> **Your instructions**:
Starting with the line that contains "body_size: -73" and stopping after the line that contains "E5976C14696FA186X1768923526:E5976C14696FA186X1768923526", return each line below exactly as written, with no others.

> **Records shown**:

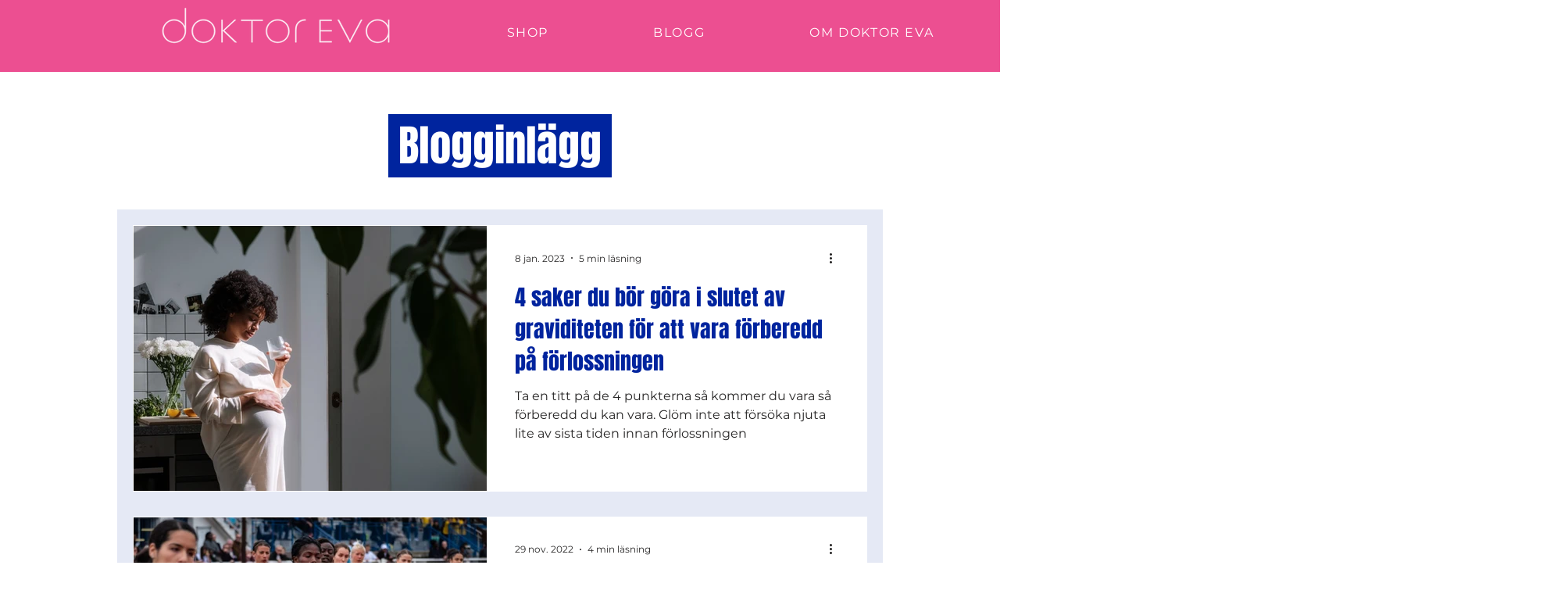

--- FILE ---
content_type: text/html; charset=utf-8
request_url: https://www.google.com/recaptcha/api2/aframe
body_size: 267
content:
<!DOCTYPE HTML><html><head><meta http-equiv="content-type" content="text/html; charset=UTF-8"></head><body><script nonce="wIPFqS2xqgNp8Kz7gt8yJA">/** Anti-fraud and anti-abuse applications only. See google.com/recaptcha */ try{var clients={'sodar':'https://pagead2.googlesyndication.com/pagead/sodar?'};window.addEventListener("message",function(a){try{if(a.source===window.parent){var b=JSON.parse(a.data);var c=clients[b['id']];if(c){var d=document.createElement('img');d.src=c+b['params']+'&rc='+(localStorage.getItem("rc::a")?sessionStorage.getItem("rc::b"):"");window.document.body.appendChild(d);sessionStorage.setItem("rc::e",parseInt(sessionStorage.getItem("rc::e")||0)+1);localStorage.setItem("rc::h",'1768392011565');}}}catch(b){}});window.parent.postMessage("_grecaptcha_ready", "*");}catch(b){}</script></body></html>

--

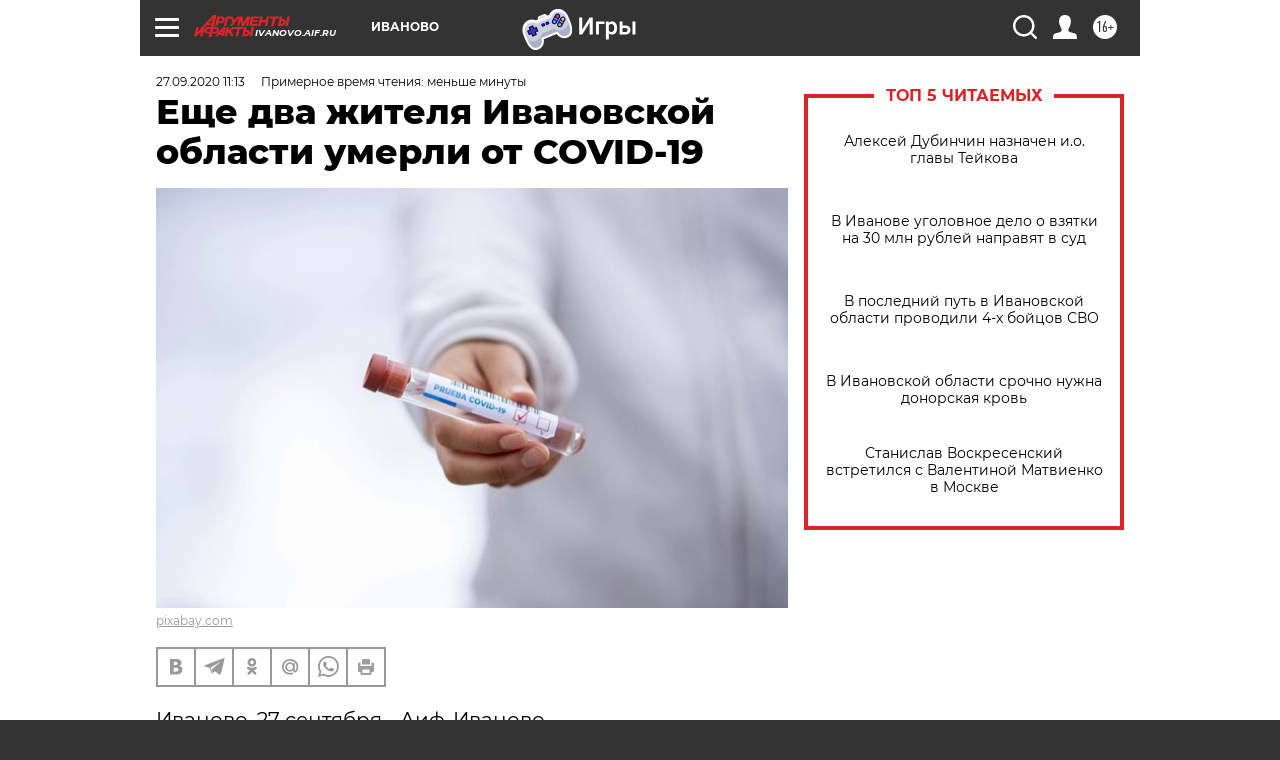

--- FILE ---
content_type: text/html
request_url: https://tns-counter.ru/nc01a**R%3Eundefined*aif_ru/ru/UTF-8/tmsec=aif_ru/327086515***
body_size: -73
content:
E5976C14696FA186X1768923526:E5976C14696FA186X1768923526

---

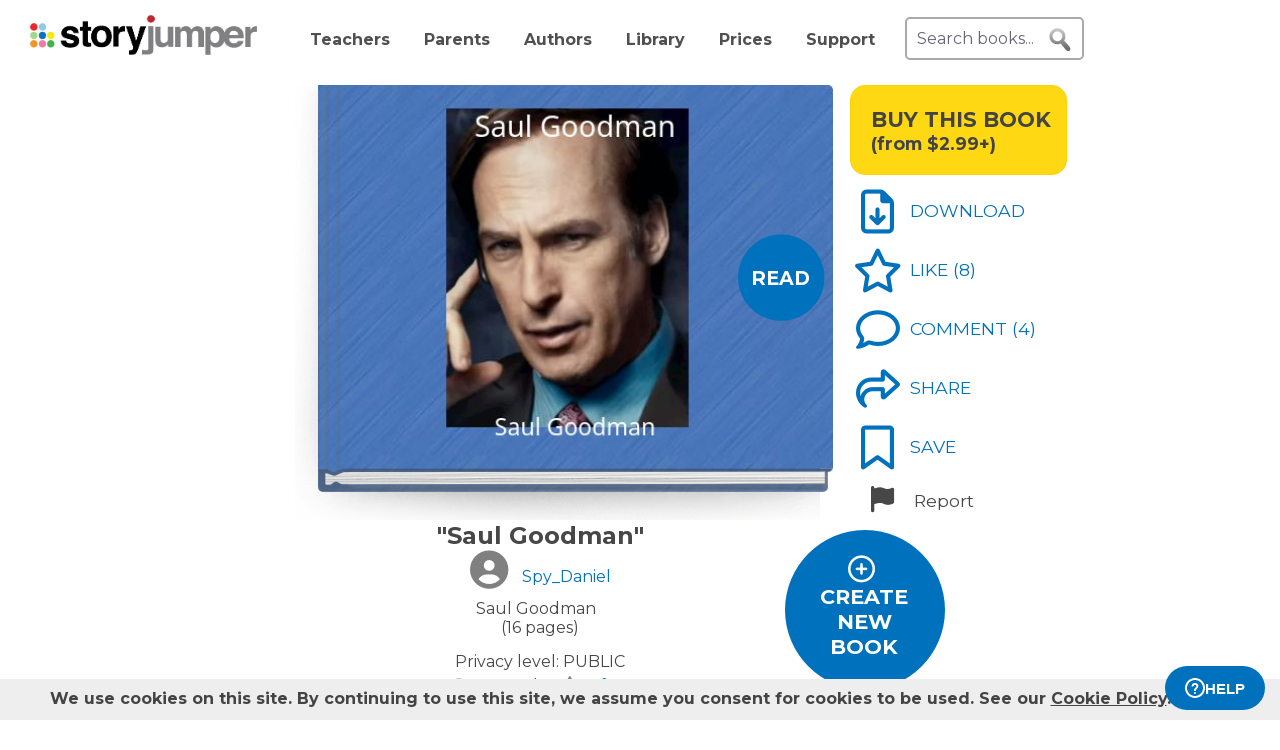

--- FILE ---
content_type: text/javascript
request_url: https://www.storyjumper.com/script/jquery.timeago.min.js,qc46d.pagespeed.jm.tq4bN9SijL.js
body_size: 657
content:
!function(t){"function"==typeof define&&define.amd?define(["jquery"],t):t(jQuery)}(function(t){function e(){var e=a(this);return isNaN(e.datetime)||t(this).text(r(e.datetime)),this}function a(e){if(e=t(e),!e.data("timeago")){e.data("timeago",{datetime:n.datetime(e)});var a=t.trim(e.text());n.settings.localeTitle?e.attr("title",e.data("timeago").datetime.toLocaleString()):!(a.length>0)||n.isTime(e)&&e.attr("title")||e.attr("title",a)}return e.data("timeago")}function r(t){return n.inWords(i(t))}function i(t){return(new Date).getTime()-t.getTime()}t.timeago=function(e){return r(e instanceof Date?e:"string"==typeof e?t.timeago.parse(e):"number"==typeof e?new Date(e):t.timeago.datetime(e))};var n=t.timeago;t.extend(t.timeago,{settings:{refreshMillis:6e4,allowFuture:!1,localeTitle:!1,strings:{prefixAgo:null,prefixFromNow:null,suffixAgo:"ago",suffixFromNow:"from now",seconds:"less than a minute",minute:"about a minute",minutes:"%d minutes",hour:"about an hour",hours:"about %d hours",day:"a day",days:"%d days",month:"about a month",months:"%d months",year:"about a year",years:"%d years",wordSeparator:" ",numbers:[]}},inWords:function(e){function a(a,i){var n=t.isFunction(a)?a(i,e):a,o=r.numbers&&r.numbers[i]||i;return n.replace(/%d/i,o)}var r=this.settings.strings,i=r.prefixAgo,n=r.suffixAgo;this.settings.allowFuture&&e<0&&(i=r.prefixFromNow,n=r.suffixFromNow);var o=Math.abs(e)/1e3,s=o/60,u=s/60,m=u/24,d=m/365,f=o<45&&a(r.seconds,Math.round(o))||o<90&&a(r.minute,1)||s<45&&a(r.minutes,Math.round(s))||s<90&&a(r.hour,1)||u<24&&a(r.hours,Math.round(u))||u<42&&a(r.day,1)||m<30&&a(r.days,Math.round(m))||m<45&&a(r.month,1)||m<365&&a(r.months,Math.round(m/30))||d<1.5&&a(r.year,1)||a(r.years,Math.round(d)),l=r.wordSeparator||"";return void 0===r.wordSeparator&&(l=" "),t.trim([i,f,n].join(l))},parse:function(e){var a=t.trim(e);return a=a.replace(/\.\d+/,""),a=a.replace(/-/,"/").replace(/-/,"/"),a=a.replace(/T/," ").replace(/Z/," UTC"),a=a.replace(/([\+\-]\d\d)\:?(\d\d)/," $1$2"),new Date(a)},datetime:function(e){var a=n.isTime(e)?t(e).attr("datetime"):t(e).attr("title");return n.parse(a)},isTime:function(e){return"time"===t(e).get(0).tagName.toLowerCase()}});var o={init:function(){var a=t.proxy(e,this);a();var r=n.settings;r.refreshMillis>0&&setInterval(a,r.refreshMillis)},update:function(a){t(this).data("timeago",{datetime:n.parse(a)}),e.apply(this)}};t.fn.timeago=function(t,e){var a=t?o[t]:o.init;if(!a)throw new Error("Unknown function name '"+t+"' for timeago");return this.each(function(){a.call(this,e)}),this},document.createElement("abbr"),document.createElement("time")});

> **Solution to the problem**:
body_size: -73
content:
E5976C14696FA186X1768923526:E5976C14696FA186X1768923526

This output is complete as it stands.